Arizona is a growth state. In fact, historically it’s one of the fastest growing states in the country. Not that there is much growth at the moment, but as in times past, that will return.
Growth has benefited Arizona in huge ways – low cost of living, lots of job opportunities, good economic growth, etc. The question is, why does Arizona grow? Well, it’s a number of factors, but by far the biggest factor is the climate. Yes, we are on the tail end of a brutal summer, but by October, when snow is falling in the Midwest and Northeast, we’ll all be on the phone with our friends and family bragging about our tans and how we just got out of the pool.
With growth comes the cost of infrastructure – in particular electric infrastructure – power lines, etc.
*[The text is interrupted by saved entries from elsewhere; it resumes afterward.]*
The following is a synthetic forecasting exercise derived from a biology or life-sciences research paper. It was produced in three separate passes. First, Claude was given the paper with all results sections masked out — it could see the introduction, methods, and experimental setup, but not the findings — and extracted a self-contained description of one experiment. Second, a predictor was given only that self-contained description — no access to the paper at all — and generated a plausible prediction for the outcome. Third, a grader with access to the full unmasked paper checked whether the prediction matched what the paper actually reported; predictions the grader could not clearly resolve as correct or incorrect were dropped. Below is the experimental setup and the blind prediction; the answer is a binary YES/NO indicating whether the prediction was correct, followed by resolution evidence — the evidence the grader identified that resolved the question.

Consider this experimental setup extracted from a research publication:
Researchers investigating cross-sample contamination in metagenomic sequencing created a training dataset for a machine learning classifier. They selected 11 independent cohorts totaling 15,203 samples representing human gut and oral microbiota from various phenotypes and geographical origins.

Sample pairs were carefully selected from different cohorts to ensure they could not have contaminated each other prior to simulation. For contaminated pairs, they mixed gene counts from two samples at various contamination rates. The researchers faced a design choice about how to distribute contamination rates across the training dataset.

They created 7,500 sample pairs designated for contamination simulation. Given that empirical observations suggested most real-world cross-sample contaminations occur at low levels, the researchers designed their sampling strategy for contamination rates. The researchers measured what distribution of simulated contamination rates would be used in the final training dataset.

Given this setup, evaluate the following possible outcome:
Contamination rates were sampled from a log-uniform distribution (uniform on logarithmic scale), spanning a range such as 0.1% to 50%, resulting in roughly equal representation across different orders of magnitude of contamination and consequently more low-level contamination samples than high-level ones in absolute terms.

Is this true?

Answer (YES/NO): NO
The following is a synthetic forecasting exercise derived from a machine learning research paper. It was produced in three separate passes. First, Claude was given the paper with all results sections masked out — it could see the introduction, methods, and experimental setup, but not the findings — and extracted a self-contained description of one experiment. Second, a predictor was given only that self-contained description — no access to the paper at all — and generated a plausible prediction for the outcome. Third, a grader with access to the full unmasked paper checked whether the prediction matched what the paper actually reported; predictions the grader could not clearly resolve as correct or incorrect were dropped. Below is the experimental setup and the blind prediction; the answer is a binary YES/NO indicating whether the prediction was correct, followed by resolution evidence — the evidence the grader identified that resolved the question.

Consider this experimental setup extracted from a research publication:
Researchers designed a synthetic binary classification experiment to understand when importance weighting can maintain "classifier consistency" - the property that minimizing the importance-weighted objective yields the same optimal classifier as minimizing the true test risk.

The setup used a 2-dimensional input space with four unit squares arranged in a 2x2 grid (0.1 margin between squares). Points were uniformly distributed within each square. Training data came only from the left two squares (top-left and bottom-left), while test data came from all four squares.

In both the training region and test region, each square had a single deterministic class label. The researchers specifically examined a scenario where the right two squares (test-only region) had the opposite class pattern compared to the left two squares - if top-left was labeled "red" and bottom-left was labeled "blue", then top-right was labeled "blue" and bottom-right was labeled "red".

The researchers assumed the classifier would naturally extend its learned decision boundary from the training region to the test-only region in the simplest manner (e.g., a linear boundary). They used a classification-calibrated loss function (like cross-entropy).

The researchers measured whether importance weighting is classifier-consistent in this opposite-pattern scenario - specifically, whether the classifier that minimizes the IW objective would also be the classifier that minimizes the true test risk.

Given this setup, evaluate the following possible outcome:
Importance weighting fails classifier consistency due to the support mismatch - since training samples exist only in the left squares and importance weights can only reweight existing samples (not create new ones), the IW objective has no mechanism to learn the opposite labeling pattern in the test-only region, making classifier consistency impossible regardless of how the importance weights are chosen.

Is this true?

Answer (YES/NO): YES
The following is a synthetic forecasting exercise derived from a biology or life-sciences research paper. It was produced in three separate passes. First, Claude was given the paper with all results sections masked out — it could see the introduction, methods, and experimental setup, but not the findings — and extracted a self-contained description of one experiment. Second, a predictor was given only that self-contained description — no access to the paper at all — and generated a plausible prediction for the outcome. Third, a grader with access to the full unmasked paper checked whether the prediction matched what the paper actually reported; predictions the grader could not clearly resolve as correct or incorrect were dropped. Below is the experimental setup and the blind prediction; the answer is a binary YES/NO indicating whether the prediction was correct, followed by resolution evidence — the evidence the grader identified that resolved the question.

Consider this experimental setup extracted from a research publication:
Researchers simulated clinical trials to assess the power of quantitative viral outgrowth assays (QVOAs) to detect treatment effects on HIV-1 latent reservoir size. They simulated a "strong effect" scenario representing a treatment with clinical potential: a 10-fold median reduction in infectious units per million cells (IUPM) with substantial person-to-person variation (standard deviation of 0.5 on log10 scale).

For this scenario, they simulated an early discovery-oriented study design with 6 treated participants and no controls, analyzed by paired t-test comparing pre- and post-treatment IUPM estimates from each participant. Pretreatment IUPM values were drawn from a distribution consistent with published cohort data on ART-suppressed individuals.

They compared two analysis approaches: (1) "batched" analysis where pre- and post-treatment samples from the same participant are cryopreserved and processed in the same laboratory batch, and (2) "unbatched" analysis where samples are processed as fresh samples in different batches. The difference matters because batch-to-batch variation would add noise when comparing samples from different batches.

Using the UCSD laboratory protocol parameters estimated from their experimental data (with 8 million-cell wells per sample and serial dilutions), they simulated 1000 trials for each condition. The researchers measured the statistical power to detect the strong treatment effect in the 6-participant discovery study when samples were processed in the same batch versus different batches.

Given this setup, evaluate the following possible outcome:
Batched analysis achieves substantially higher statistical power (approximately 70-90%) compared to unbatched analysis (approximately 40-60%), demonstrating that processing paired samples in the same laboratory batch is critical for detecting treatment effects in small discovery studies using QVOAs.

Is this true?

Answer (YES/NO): NO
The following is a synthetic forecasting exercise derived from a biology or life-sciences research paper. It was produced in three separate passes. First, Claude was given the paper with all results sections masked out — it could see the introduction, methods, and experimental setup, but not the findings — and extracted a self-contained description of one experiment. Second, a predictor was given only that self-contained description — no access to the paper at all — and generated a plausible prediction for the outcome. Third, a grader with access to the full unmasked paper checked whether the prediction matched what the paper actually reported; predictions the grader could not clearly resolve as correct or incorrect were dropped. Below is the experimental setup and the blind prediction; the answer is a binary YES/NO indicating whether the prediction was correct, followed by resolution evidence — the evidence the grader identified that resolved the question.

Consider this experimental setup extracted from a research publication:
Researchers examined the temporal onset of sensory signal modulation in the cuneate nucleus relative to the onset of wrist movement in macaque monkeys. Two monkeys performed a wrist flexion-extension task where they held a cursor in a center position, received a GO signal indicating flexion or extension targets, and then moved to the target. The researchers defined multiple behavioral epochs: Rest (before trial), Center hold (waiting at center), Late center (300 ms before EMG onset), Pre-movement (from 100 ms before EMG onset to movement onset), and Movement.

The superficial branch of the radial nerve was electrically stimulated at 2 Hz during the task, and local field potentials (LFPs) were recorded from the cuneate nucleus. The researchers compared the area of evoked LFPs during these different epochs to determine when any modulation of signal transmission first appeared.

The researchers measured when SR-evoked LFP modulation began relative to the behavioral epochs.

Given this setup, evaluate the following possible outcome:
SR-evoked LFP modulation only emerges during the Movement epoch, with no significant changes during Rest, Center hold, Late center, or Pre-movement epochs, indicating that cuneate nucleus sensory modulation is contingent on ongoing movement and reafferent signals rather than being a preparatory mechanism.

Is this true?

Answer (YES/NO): NO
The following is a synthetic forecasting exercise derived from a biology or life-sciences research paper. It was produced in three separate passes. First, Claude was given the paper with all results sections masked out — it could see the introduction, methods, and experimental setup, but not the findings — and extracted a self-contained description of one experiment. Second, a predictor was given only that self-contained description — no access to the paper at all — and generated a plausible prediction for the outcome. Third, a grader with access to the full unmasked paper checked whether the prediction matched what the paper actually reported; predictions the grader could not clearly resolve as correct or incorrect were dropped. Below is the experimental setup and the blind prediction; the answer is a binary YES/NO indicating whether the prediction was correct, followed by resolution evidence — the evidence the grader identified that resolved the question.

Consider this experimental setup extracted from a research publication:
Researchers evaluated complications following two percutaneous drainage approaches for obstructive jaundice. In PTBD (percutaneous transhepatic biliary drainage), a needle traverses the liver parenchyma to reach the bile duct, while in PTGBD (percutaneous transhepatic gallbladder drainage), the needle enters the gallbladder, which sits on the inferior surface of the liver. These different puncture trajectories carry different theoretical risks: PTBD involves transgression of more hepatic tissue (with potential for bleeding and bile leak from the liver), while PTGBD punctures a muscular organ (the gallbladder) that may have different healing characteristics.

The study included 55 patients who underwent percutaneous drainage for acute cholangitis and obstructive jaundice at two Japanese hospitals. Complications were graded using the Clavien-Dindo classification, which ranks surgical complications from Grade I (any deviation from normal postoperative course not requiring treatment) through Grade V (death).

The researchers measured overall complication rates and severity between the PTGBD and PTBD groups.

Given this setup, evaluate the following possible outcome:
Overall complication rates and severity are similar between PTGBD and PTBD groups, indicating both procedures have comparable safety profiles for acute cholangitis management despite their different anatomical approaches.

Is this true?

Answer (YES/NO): YES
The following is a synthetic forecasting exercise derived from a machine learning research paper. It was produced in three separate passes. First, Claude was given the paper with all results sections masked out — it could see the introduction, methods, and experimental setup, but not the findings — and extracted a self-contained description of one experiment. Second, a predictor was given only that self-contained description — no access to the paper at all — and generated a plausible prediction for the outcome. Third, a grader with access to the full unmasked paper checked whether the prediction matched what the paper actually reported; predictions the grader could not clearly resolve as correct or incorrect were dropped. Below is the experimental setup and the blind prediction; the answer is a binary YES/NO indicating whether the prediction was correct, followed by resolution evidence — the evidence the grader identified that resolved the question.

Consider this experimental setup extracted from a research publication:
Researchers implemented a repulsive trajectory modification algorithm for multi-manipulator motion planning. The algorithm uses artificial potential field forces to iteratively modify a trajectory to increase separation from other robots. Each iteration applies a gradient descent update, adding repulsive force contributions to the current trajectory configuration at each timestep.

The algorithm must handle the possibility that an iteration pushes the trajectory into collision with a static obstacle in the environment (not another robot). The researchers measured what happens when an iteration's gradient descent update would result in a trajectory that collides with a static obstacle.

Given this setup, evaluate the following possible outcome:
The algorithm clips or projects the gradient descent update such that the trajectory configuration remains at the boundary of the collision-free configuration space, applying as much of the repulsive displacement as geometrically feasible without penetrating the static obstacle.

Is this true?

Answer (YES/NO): NO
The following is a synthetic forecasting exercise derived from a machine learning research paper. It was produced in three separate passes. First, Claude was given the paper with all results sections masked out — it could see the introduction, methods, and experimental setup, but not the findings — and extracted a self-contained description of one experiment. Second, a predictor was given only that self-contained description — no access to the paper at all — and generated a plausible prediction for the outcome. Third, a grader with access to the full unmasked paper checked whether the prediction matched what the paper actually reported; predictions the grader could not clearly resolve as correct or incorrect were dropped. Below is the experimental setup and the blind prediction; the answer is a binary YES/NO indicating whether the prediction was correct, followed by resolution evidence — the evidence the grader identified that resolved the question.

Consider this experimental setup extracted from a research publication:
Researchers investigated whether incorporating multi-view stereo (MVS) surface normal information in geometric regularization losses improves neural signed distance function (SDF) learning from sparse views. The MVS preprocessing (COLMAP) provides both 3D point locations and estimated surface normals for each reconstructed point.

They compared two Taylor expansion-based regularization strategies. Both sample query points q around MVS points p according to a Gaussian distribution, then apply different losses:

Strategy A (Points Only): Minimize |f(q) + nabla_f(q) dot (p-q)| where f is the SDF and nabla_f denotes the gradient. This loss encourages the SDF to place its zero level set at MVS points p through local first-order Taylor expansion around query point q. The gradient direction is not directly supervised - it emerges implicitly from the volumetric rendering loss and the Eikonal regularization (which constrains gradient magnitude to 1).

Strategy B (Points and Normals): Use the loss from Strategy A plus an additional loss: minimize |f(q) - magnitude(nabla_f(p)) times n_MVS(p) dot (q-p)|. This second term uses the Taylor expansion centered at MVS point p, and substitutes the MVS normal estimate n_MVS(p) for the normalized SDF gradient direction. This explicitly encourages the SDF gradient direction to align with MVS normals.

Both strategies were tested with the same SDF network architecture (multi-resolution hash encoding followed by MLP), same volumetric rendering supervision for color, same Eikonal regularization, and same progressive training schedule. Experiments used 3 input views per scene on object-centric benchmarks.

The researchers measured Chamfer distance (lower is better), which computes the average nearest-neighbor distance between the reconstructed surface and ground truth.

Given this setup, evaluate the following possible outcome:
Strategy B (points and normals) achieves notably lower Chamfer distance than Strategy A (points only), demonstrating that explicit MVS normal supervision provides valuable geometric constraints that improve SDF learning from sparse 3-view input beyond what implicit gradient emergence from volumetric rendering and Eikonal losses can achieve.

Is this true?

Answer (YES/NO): YES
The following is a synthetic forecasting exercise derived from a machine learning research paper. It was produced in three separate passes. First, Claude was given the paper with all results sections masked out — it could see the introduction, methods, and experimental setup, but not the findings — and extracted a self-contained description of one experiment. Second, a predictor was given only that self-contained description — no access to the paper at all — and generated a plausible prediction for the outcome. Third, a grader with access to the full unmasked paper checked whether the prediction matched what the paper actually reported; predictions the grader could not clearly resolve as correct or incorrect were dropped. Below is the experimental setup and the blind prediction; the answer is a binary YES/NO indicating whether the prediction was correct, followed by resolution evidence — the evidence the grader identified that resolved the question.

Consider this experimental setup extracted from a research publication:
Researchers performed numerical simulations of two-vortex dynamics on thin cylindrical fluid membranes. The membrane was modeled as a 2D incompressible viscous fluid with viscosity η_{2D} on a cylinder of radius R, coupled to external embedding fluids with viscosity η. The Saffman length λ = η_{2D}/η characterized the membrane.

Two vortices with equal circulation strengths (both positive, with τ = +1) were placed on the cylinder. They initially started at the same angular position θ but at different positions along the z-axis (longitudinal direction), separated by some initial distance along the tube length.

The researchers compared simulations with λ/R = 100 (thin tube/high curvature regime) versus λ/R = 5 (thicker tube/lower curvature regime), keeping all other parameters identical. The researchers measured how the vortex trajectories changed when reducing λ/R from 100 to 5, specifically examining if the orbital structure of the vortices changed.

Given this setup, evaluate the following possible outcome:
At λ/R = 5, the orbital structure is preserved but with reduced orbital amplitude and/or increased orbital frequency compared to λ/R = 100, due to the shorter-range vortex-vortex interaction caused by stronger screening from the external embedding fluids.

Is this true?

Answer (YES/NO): NO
Under normal circumstances power companies, in this case APS, can plan for future needs and finance construction of infrastructure in a way that allows them deliver reliable electricity without raising rates.
But the Arizona Corporation Commission has imposed a regulation (called a Renewable Energy Standard – RES) on utility companies that 15% of the electricity they produce by the year 2025 must be produced by “renewable” sources – solar, wind, biomass, geothermal, etc. Inexplicably, hydropower does NOT count as renewable, even though any third grader can explain the hydrological cycle.
Pop quiz: how much of the energy produced in Arizona today is renewable? 10% you say? Do I hear 5%? How about 0.1%. Yep, 1/10th of one-percent.
Back in March I blogged about Commissioner Paul Newman’s letter to Congress stating a goal to push the RES from 15% to 25% and asking for Stimulus funds to be sent directly to the Corporation Commission, bypassing current channels. At the time I figured he was kind of acting as a lone wolf. But now, I think he may have a cohort on the Commission in Republican Commissioner Kris Mayes.
In a recent article about APS seeking a rate increase to help pay for this additional burden foisted on them by the Corporation Commission was this nugget:
Mayes said that APS might not need the rate hike it is requesting if the policy had been changed yean; ago, because if the state had grown slower, the utilities would not need to build as many power plants and long distance transmission lines to serve the population.
So Mayes thinks that slowing our growth would have made it less likely that APS would need a rate increase? I tend to think it has more to do with the unattainable mandates the Corporation Commission has put on power companies.
There is no doubt that renewable energy should be a part of the solution in the long term for producing energy, but I think we need to rethink whether it’s a good idea to put huge burdens on utilities to produce power from sources that are inefficient and hugely expensive.